Había un antes y un después de leer a Hunter. Periodista protagonista, qué duda cabe. Creador de un estilo asilvestrado, bebedor y drogata, agresivo y desalmado, se le llamó el Jean Genet del nuevo periodismo. Pues bien, “La maldición de Lono” es un ejemplo perfecto de su estilo, descarnado y rudo, en el que cuenta sus abusos, sus miserias, sus obsesiones… y de paso cumple con el encargo de la revista Running: “Nos gustaría que cubrieras la maratón de Honolulú, para reducir a unas cuantas líneas lo que potencialmente podría ser un ladrillo. Pagaremos todos los gastos y un sueldo excelente”. Hunter sabe agradecer la oferta: “un gilipollas… nos quiere regalar un mes en Hawái”, escribe a su colega Ralph Steadman.

Hunter aterriza en Hawái con un Stedman que dibuja y bebe, y escribe una historia que va más allá de la famosa maratón. La pesca deportiva, los problemas con la casa alquilada, el tranquillo para conducir un Ferrari, el alcohol y las fiestas, y por supuesto el trabajo…

“El periodismo es un billete para una atracción, para sumergirse en persona en las mismas noticias que otros ven por la tele… y está bien, pero no paga el alquiler, y los que no puedan pagar el alquiler en los ochenta lo van a pasar mal. Ésta es una década muy jodida, un brutal trituramiento darwiniano, y no será una época agradable para los autónomos”.

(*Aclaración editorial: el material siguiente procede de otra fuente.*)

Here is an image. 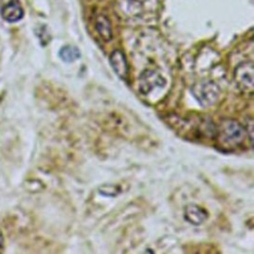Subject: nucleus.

Los reportajes surrealistas de Hunter, como este del maratón en Honolulú, hacen que otras piezas reporteriles igual de delirantes, como la escrita sobre el Festival de la Langosta de Maine por David Foster Wallance, parezcan obra de una monja. Huster no estaba pulido, era un kamikaze, y su estilo irreverente, su orginal forma de contar historias vulgares, le conviertieron en el tipo perfecto para describir lo absurdo de la vida norteamericana en los setenta y los ochenta.

“Esos mierdosos corren cuarenta y dos kilómetros seguidos a cuatro minutos el kilómetro. Pero ni esa velocidad es suficiente para mantener la distancia con lo que los persigue. ¿Por qué no van en moto?”.

“La maldición de Lono” no es el mejor texto de Hunter, evidentemente. Pero define muy bien al escritor, puesto que está construido desde el exceso y el protagonismo. Hunter en estado puro. Hunter desbarrando, alternando momentos brillantes con auténticas sandeces, con una prosa enloquecida e irregular que escandaliza, divierte y se pierde en un maremagnum de alcohol, sustancias químicas y frases demenciales.

“Le ofrecí la botella de Glenfiddich. La agarró ansiosamente con las dos manos, gimoteó al llevársela a la boca y, tras echar un trago, emitió un ronco sonido animal y lo vomitó todo en la cama. Le cogí cuando rodó hasta el suelo y le arrastré al cuarto de baño. Hizo a gatas los últimos metros, y se quedó de rodillas en la bañera. Abrí los dos grifos al máximo y cerré la puerta para que su esposa y su hija no pudieran oír sus depravados gritos”.